SEITENAUSZUG -
########

Werbung und Hochzeit
Sie heigen die Meitli gebadet. Die Chorgerichtsprotokolle von Diessbach b.B. geben unter dem Datum des 20. März 1603 bekannt: «Ist abgerathen worden, dass man die Knächten von Büetigen beschicken wolle, da sie an der Fasnacht wieder meiner gnädigen Herren Verbot die Meitli gebadet haben.›› Valerius Anshelm, der Berner Chronist, erwähnt im Jahre 1480 ein Verbot, das sich gegen «das werfen der junkfrowen in die bäch» wendet.

########

AUFGABENSTELLUNG -
- 1) Nenne alle Namen von Dörfern und Personen, die im Seitenauszug über Werbung und Hochzeit vorkommen.
- 2) Gegen was wendet sich laut dem Seitenauszug über Werbung und Hochzeit das Verbot, das Valerius Anshelm im Jahre 1480 erwähnt?
- 3) Führe bitte den Seitenauszug über Werbung und Hochzeit nach seinem letzten Satz weiter.

########

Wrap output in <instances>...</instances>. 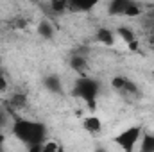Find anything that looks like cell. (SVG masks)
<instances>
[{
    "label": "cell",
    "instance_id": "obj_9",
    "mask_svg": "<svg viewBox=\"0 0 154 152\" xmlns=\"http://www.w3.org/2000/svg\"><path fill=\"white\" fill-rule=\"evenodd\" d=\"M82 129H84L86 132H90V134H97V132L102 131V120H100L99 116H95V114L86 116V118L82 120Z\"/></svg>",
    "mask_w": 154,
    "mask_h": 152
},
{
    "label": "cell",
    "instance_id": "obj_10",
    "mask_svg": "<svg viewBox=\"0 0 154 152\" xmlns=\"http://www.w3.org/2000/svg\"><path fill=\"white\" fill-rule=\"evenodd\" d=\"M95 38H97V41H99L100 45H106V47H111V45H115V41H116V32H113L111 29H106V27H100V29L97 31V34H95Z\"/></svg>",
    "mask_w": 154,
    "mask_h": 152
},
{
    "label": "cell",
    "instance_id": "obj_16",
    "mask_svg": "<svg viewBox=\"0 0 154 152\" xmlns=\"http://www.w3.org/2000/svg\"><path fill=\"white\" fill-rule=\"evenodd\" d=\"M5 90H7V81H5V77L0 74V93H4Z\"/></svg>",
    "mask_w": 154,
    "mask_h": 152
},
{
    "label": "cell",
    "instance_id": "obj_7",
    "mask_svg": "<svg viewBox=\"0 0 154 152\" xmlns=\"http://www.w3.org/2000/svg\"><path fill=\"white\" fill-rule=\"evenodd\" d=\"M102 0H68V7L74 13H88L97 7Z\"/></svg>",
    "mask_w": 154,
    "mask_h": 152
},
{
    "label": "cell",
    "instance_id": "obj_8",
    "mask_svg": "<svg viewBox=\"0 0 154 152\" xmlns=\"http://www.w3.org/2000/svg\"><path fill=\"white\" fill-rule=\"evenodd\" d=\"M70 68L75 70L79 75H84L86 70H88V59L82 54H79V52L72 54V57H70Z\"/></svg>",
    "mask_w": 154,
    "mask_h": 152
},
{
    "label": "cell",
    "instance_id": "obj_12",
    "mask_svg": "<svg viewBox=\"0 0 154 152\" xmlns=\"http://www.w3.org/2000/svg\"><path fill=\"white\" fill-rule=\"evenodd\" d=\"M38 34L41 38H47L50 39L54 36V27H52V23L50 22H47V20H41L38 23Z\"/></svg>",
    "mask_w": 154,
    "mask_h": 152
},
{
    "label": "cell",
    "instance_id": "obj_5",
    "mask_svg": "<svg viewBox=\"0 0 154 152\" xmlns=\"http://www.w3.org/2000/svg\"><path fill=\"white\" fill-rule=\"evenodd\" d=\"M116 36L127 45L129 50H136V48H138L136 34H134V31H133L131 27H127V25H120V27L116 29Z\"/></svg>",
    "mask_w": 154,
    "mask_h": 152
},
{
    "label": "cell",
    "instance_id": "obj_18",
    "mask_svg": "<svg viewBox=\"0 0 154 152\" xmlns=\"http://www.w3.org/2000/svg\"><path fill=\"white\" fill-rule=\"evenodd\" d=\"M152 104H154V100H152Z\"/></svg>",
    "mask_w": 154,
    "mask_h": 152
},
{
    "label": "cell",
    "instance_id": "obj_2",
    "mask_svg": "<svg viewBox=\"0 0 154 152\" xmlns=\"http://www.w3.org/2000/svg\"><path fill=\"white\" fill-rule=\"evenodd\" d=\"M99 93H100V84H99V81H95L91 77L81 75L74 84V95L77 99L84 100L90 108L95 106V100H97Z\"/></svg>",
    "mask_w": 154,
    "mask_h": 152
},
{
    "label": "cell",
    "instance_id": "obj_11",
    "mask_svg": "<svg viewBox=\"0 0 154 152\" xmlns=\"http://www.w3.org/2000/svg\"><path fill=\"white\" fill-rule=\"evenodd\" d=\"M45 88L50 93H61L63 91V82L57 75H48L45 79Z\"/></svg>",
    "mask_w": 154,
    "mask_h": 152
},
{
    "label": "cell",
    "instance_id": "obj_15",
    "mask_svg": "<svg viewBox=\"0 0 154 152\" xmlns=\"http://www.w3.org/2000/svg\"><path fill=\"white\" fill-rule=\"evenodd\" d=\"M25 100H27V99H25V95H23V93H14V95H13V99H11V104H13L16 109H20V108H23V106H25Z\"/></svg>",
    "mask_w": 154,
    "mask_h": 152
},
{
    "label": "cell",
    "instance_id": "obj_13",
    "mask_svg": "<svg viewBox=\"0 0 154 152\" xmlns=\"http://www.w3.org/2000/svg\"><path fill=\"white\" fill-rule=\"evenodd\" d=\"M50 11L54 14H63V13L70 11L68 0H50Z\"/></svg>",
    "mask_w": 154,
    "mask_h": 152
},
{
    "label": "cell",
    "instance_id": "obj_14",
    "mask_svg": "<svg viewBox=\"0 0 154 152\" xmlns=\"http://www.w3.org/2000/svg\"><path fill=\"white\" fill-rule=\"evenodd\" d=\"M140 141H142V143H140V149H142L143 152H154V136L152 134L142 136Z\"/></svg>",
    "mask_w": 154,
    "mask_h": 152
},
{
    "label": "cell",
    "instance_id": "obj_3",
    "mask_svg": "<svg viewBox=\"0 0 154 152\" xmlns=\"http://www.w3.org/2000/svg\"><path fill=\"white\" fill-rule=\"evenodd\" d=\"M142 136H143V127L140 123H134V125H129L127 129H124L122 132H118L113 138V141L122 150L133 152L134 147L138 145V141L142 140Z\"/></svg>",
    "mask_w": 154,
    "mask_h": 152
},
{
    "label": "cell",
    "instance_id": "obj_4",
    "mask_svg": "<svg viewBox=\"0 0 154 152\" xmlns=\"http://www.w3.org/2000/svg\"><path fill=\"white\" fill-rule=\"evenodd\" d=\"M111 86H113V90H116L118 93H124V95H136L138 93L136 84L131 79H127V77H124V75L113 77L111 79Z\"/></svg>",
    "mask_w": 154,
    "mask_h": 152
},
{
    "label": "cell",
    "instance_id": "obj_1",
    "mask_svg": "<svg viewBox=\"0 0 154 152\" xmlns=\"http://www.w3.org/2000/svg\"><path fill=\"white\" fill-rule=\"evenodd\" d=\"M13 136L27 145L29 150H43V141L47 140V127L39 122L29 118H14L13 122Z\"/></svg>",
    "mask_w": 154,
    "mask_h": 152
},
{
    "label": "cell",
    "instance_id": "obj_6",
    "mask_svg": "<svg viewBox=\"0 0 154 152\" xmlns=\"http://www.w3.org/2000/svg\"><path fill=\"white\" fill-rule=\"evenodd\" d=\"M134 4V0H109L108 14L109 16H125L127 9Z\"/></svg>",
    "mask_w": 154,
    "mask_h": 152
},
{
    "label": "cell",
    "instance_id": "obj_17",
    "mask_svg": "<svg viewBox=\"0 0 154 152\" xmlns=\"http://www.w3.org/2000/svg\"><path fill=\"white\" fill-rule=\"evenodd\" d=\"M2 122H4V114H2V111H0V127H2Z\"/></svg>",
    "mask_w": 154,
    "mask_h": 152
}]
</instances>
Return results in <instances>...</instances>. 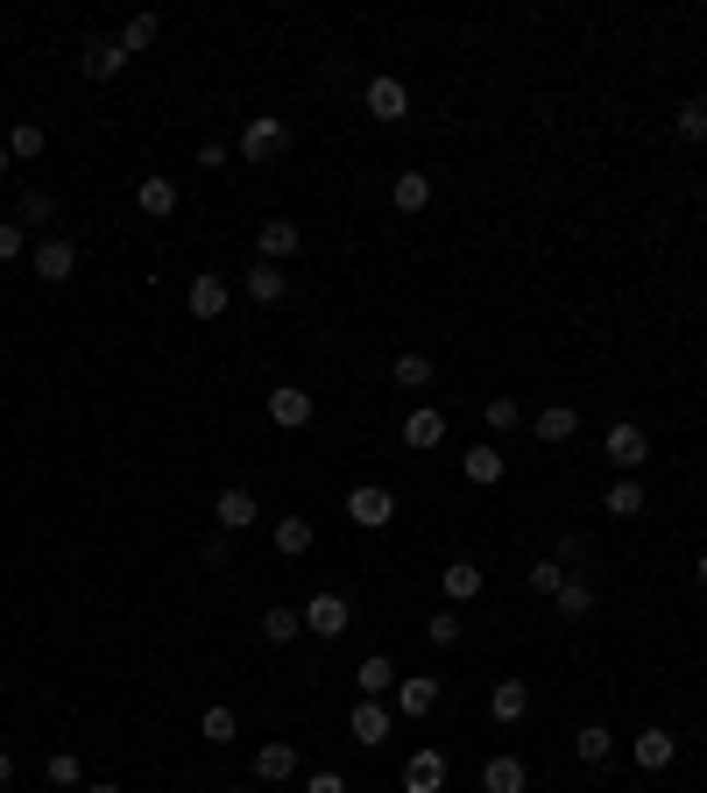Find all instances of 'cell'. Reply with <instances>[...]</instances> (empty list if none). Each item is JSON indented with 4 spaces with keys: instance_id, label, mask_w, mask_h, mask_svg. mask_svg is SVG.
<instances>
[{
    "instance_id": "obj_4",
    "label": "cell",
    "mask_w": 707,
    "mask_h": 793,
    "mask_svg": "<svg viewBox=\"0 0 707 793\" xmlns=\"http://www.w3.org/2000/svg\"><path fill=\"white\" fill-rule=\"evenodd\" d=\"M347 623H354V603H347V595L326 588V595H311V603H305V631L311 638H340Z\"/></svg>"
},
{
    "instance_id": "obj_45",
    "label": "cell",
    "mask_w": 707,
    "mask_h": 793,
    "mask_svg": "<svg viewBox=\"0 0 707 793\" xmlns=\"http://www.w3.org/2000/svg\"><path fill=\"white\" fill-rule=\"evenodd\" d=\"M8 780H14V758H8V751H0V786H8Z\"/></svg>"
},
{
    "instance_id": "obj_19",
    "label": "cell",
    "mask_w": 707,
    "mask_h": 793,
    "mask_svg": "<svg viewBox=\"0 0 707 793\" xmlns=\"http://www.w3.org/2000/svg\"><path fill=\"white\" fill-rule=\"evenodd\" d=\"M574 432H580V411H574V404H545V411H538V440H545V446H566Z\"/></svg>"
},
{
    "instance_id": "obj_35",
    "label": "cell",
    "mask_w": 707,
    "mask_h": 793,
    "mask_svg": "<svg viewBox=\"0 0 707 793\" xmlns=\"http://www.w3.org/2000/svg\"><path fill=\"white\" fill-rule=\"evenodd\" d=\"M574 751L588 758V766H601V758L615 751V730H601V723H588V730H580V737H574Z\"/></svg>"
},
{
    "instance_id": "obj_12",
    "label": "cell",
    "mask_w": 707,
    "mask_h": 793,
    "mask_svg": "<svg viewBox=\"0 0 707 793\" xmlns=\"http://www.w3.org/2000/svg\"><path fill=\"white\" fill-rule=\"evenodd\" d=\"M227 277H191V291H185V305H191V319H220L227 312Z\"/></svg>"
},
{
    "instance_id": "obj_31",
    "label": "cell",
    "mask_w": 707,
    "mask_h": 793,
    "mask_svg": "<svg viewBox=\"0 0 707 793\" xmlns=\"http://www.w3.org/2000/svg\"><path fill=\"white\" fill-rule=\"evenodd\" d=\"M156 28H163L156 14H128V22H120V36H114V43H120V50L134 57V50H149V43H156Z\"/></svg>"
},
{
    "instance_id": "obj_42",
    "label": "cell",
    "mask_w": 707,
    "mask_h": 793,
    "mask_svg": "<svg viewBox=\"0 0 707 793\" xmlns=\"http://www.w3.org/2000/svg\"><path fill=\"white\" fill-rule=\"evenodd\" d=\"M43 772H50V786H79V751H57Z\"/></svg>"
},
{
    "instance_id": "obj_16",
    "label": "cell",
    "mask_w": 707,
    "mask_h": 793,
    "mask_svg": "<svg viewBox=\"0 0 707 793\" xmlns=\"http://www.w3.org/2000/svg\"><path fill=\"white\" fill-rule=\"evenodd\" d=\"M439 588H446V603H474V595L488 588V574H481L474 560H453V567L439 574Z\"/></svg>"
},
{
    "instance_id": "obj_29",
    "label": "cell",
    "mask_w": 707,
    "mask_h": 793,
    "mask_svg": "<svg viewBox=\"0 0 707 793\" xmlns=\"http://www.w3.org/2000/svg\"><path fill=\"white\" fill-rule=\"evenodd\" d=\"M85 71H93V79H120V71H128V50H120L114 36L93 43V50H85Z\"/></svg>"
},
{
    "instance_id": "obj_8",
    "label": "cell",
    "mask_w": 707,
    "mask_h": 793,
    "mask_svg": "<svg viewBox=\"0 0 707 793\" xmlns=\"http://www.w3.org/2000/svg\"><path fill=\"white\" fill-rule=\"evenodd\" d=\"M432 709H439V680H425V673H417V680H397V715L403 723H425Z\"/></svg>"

########

ANTWORTEN JE AUFGABE -
- 1) Diessbach b.B., Büetigen, Valerius Anshelm

- 2) Gegen «das werfen der junkfrowen in die bäch».

- 3)
Dieses Meitlibaden, das wohl manchmal recht roh und unbarmherzig vor sich ging, wird von der Volkskunde als «Brunnentauche›› bezeichnet. Die Mädchen wurden aus einem, den Ausführenden gar nicht mehr bekannten Grundein Bäche oder Brunnentröge getaucht, vielerorts auch nur mit Wasser begossen oder bespritzt. Dieses Bespritzen kommt in der Fasnacht gelegentlich auch heute noch vor. Wir haben es dabei mit einem uralten Fruchbarkeitszauber zu tun.
Vom Wasserguss als heute nicht mehr verstandenem Brauch aus heidnischer Zeit führt eine Linie bis zur Taufe, die ursprünglich im Untertauchen bestand, bis zum Weihwasser der katholischen Kirche.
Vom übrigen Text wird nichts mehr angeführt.